*PARTS OF THE EXERCISE*.
(a) Name every country that the passage on Nehru and the Indian independence struggle gives as holding Dominion status within the British Empire at the time.
(b) According to the passage on Nehru and the Indian independence struggle, in which city was the 1912 annual session of the Indian National Congress that Nehru attended?
(c) Condense the paragraph of the passage on Nehru and the Indian independence struggle that begins "When the First World War broke out" into a shorter version that keeps its main facts.
═══ SOURCE DOCUMENT
Struggle for Indian Independence (1912–47)
Nehru had developed an interest in Indian politics during his time in Britain.[20] Within months of his return to India in 1912 he had attended an annual session of the Indian National Congress in Patna.[21] Nehru was disconcerted with what he saw as a "very much an English-knowing upper class affair."[22] The Congress in 1912 had been the party of moderates and elites.[21] Nehru harboured doubts regarding the ineffectualness of the Congress but agreed to work for the party in support of the Indian civil rights movement in South Africa.[23] He collected funds for the civil rights campaigners led by Mohandas Gandhi in 1913.[21] Later, he campaigned against the indentured labour and other such discriminations faced by Indians in the British colonies.[24]
When the First World War broke out in August 1914, sympathy in India was divided. Although educated Indians "by and large took a vicarious pleasure" in seeing the British rulers humbled, the ruling upper classes sided with the Allies. Nehru confessed that he viewed the war with mixed feelings. Frank Moraes wrote: "If [Nehru's] sympathy was with any country it was with France, whose culture he greatly admired."[25] During the war, Nehru volunteered for the St John Ambulance and worked as one of the provincial secretaries of the organisation in Allahabad.[21] Nehru also spoke out against the censorship acts passed by the British government in India.[26]
Nehru emerged from the war years as a leader whose political views were considered radical. Although the political discourse had been dominated at this time by Gopal Krishna Gokhale,[23] a moderate who said that it was "madness to think of independence",[21] Nehru had spoken "openly of the politics of non-cooperation, of the need of resigning from honorary positions under the government and of not continuing the futile politics of representation."[27] Nehru ridiculed the Indian Civil Service (ICS) for its support of British policies. He noted that someone had once defined the Indian Civil Service, "with which we are unfortunately still afflicted in this country, as neither Indian, nor civil, nor a service."[28] Motilal Nehru, a prominent moderate leader, acknowledged the limits of constitutional agitation, but counseled his son that there was no other "practical alternative" to it. Nehru, however, was not satisfied with the pace of the national movement. He became involved with aggressive nationalists leaders who were demanding Home Rule for Indians.[29]
The influence of the moderates on Congress politics began to wane after Gokhale died in 1915.[21] Anti-moderate leaders such as Annie Beasant and Lokmanya Tilak took the opportunity to call for a national movement for Home Rule. But, in 1915, the proposal was rejected due to the reluctance of the moderates to commit to such a radical course of action. Besant nevertheless formed a league for advocating Home Rule in 1916; and Tilak, on his release from a prison term, had in April 1916 formed his own league.[21] Nehru joined both leagues but worked especially for the former.[30] He remarked later: "[Besant] had a very powerful influence on me in my childhood... even later when I entered political life her influence continued."[30] Another development which brought about a radical change in Indian politics was the espousal of Hindu-Muslim unity with the Lucknow pact at the annual meeting of the Congress in December 1916. The pact had been initiated earlier in the year at Allahabad at a meeting of the All-India Congress Committee which was held at the Nehru residence at Anand Bhawan. Nehru welcomed and encouraged the rapprochement between the two Indian communities.[30]
Home rule movement
Several nationalist leaders banded together in 1916 under the leadership of Annie Besant to voice a demand for self-government, and to obtain the status of a Dominion within the British Empire as enjoyed by Australia, Canada, South Africa, New Zealand and Newfoundland at the time. Nehru joined the movement and rose to become secretary of Besant's All India Home Rule League.[30][31] In June 1917 Besant was arrested and interned by the British government. The Congress and various other Indian organisation threatened to launch protests if she were not set free. The British government was subsequently forced to release Besant and make significant concessions after a period of intense protests.
══════
═══ DATA
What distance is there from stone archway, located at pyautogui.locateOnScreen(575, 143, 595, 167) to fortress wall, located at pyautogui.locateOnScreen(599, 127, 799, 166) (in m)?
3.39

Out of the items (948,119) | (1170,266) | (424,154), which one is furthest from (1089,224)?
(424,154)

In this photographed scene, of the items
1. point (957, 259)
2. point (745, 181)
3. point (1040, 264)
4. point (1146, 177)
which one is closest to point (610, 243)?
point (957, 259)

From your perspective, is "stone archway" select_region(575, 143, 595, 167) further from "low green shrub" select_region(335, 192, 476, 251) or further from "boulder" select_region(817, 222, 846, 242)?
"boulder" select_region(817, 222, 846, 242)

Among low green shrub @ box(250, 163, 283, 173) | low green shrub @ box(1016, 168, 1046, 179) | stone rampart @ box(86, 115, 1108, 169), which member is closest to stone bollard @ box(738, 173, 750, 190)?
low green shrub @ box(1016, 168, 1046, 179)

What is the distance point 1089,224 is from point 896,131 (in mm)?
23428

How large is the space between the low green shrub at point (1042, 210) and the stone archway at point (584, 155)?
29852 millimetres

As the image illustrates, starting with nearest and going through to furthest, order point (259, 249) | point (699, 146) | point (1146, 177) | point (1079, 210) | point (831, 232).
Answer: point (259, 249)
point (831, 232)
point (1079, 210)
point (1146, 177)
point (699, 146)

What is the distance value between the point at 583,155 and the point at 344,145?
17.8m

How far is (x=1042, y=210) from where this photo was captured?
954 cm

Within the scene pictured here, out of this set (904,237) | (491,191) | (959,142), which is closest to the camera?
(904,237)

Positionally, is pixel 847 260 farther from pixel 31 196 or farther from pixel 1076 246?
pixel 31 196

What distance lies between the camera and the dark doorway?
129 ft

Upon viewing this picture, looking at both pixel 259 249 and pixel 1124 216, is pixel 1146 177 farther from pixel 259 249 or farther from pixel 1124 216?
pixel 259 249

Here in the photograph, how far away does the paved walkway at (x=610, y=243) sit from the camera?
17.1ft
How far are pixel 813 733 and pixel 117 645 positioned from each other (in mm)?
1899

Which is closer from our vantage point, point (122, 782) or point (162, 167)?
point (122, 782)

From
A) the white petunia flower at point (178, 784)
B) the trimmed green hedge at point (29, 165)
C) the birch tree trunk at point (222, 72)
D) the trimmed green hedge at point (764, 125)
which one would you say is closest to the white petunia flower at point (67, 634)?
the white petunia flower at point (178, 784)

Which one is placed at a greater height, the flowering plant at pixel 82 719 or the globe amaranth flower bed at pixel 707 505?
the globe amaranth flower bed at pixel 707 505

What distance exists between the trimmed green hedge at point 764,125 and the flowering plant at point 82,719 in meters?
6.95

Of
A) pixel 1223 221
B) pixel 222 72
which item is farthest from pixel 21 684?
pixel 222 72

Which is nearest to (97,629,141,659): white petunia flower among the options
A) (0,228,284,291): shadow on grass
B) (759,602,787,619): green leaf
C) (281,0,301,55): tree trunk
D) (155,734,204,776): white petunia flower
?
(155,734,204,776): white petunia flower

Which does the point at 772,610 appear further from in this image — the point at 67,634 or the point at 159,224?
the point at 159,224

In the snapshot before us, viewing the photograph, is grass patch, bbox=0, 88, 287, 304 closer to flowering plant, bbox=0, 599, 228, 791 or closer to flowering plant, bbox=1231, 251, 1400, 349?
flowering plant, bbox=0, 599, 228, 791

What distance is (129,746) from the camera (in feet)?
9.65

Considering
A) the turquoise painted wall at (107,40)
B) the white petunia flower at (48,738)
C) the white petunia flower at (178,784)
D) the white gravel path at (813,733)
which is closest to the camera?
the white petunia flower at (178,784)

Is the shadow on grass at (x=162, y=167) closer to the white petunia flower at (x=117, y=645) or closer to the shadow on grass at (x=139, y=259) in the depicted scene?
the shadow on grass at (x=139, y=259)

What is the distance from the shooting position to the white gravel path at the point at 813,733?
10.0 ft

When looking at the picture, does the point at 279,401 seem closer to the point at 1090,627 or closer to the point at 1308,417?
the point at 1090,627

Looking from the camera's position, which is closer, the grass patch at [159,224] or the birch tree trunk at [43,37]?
══════
*FINAL ANSWERS*.
(a) Australia, Canada, South Africa, New Zealand, Newfoundland

(b) Patna

(c) When the First World War began in August 1914, Indian sympathy was divided. Educated Indians largely enjoyed seeing the British humbled, while the ruling upper classes backed the Allies. Nehru admitted to mixed feelings about the war, and Frank Moraes wrote that Nehru's sympathy lay chiefly with France. During the war Nehru volunteered for the St John Ambulance, serving as a provincial secretary in Allahabad. He also opposed the British censorship acts in India.